*WORK TO BE COMPLETED*
Reproduce, word for word, the portion of the Vulkan upgrade post that begins at the words "After upgrading to" and stops after the words "1.2.148.0 to 1.2.162.1.".

*PAGE EXTRACT*

After upgrading to 1.2.162.1: vkQueueWaitIdle == VK_ERROR_DEVICE_LOST - c++

I recently upgraded my ray tracing renderer from Vulkan SDK version 1.2.148.0 to 1.2.162.1.
This was necessary because the ray tracing extension went out of beta and thus now works with non-beta
graphics drivers (am on version 461.40 for my RTX 2070 SUPER). It required me to make quite a few changes to the ray tracing side of my renderer which
I managed thanks to the nvidia tutorial.
Unfortunately, code that used to work started to cause errors now.
In many situations, submitting a single time command causes vkQueueWaitIdle to fail with VK_ERROR_DEVICE_LOST which results in a validation error, saying I'm trying to free the command buffer while it's still in use. This happens for a variety of uses: transitioning an image layout(undef to general it seems), building acceleration structures, copying buffers but not every time (e.g. from a staging to a device buffer, after which freeing the staging buffer also throws an error, since it's still in use, the copy not having finished)... But for other uses, it works fine. I can't currently identify a common denominator...
Finally, the program crashes because presenting the first frame fails, because its layout is undefined - I assume this is caused by one or more of the previously mentioned errors.

*GIVEN DATA*
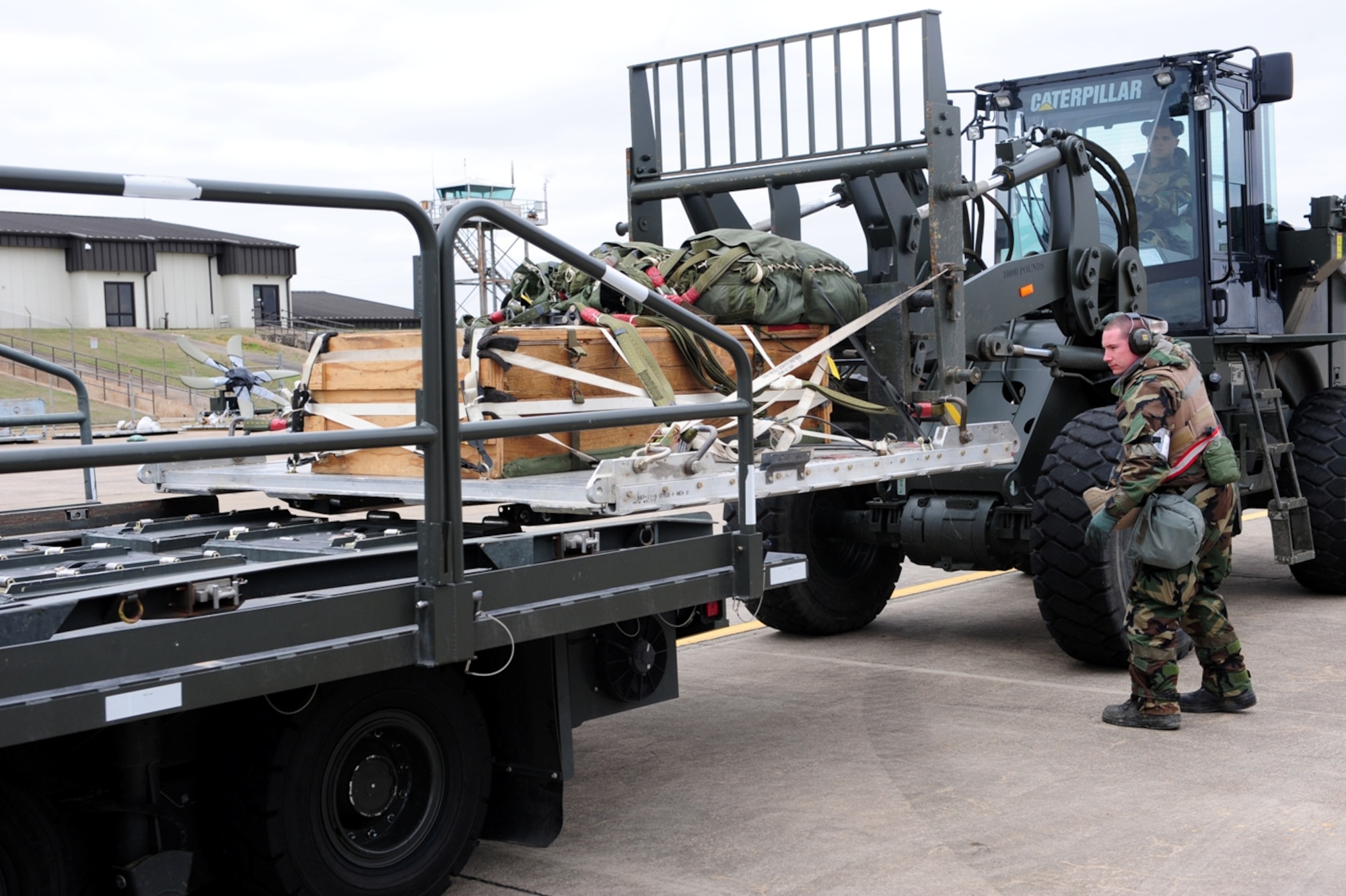Staff Sgt. Mark Cromwell  guides a forklift driven by Staff Sgt. Jamie Screeton during an exercise March 15, 2011, at Little Rock Air Force Base, Ark. The 19th Logistics Readiness Squadron aerial delivery supervisors exercised their ability to deploy and operate in a hostile environment  . (Photo by U.S. Air Force Senior Airman Jim Araos)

*RESULT OF THIS EXERCISE*
After upgrading to 1.2.162.1: vkQueueWaitIdle == VK_ERROR_DEVICE_LOST - c++

I recently upgraded my ray tracing renderer from Vulkan SDK version 1.2.148.0 to 1.2.162.1.